By combining a common food and water additive, pholyphosphate salts, with MXene materials, researchers at Drexel have discovered a way to slow the oxidation process when they are exposed to water.
They can store electricity better than almost any material on Earth, block an onslaught of electromagnetic interference, and sniff out the faintest trace of toxins in the air, but MXenes, the latest super-material-in-waiting, have trouble with water. Like a rake left out in the rain, they oxidize, and quickly, when stored or mixed in water. It’s an issue of consequence, considering some of the most promising applications require combining MXene flakes in water to make things like conductive ink and spray coatings. A breakthrough, recently published by Drexel University researchers in a German chemistry journal, showing that a common water-softening additive can help to preserve the flakes in water, could be the key to its future viability.
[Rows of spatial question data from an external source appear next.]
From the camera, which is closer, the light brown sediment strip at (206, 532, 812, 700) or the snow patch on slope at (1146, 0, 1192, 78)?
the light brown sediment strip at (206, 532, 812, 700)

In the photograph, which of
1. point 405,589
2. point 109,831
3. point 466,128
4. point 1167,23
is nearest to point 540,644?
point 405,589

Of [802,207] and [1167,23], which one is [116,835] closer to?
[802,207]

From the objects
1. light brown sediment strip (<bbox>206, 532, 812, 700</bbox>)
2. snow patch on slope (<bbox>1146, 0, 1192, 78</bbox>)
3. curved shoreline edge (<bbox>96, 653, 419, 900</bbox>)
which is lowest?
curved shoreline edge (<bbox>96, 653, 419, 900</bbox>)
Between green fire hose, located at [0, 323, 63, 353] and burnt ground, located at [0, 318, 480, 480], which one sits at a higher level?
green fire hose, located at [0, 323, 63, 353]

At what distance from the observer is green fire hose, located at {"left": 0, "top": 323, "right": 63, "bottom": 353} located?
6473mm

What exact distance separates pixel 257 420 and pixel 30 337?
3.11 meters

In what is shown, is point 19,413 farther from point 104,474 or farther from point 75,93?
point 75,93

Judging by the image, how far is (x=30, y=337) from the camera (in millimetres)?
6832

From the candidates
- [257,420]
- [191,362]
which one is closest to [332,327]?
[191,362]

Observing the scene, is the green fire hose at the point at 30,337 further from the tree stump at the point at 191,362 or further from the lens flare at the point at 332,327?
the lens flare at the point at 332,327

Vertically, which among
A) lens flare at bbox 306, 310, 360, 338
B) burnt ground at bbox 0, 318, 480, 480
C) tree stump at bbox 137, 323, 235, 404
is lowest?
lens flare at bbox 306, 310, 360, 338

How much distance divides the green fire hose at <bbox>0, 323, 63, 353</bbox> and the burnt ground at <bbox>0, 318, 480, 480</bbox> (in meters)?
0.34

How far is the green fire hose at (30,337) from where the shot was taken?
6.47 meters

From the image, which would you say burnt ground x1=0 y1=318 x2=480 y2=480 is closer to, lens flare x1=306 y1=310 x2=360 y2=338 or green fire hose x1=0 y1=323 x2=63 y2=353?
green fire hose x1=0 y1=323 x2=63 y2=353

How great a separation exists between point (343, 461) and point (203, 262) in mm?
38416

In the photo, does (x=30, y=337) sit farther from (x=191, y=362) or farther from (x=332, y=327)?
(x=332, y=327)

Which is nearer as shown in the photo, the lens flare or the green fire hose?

These atomically thin, layered materials, which were discovered at Drexel in 2011, owe their exceptional abilities, in part, to their surface chemistry and physical structure. But the source of MXenes’ unique properties is also likely their weakness when it comes to oxidation, according to the research published by a team of researchers from Drexel’s College of Engineering.
MXene flakes oxidize quickly when exposed to water, which is a problem because many of their applications involve making this mixture to apply as a coating.
“Oxidation of MXenes has always been a problem,” according to Varun Natu, a doctoral researcher in the College and a co-author of the paper “Edge Capping of 2D-MXene Sheets with Polyanionic Salts to Mitigate Oxidation in Aqueous Colloidal Suspensions,” which was published in the journal Angewandte Chemie. “The most common titanium carbide MXenes, show signs of oxidation when stored for a week or so in water; other chemistries oxidize within days.”
Oxygen is a problem, not only because it reacts with MXenes — like it would a rusty rake — but it also changes their surfaces chemistry and morphology, which ultimately diminishes their performance when it comes to tasks like passing and storing electricity.
Distinguished Professor Michel Barsoum’s group in the Department of Materials Science and Engineering, which was part of the team that discovered MXenes and has been exploring their applications, had been seeking a way to prevent MXenes from oxidizing in water for several years. Its breakthrough came after a related discovery showed how oxidation begins at the edges of the MXene sheets.
Barsoum’s team showed a few months ago, that while the MXenes' layers have a negative surface charge, the edges of the sheets actually have a positive charge. This discovery, plus the fact, established in the clay literature, that negative entities are attracted to the edges of the clay particles led to the breakthrough.
Adding polysulfate salt to the edges of MXene flakes prevents oxygen from attaching and beginning the oxidation process.
"When you dissolve polyphosphate salts in water, they dissociate into the long negatively changed chains of polyphosphates and positive entities or cations. The former are attracted to the positive MXene edges, cap them and shut down, or greatly reduce, the oxidation process. It is simple electrostatics. Once these chains sit at the MXene edges they block the direct contact of water and air reducing the rate of oxidation," said Natu.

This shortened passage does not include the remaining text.